When I reviewed Laurie Loewenstein’s Death of a Rainmaker in 2018, I considered it one of the best books I read that year, and it went on Library Journal‘s Best Books list. Funeral Train, the sequel, is another atmospheric novel, although it doesn’t seem to have quite the same impact as Loewenstein’s first book about the Dust Bowl and Great Depression in Oklahoma.

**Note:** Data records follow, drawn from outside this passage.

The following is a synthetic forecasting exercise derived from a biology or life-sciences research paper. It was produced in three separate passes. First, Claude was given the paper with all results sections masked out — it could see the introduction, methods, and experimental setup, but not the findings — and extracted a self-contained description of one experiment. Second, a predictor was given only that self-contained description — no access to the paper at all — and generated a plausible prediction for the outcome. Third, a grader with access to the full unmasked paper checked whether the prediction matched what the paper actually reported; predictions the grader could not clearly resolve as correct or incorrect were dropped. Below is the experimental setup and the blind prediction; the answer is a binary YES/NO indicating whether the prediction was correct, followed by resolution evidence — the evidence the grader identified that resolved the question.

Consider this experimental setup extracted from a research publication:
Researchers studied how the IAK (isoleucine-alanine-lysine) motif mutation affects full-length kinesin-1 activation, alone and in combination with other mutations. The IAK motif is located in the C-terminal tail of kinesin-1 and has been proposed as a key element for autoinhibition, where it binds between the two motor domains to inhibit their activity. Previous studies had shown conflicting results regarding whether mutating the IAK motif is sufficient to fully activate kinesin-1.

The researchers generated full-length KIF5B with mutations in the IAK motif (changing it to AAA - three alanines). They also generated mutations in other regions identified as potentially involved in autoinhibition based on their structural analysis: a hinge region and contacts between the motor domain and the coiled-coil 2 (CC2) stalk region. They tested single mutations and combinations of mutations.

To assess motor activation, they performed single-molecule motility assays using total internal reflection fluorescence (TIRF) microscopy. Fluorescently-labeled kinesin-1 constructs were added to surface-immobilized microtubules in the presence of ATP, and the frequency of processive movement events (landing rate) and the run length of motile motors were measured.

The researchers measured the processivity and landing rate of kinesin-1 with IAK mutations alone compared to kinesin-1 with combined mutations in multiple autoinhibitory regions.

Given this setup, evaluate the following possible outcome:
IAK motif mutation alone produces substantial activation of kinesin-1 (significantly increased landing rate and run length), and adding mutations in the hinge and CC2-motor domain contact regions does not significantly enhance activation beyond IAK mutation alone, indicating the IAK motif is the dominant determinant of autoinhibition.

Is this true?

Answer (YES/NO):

Vermillion, Oklahoma’s Sheriff Temple Jennings is eager to see his wife, Etha, again after her six-day visit to St. Louis. When the train wrecks, Temple loses all control until his deputy reminds him he has to take charge, and tells him to start acting like the sheriff, not a panicked husband. After he finds Etha in the hospital, he can turn his attention to teaming up with the railroad detective to find the cause of the accident.

It doesn’t take long to discover someone sabotaged the tracks, but during the Depression, with so many drifters, it will take a while to find the perpetrator. Someone, though, has a clue. A woman living close to the tracks ran into a man one night while she was walking her dog, and he threw away a key she found, and hid. That may be the key to the train wreck, as well as a murder in town. Several crimes lead Temple and Etha, along with the deputies, to piece together a story of desperation and violence.

Loewenstein does a marvelous job with the details of the train wreck and the conditions in the hospital. The characters are just as fascinating as the ones in the earlier book. The anguish and struggles of the Dust Bowl and Depression years are vividly depicted in this historical mystery. And, I still recommend Death of a Rainmaker to readers looking for an excellent historical mystery.

Laurie Loewenstein’s website is https://laurieloewenstein.com/

Funeral Train by Laurie Loewenstein. Akashic Books, 2022. ISBN 9781636140513 (hardcover), 264p.


FTC Full Disclosure – I read a galley for a journal review.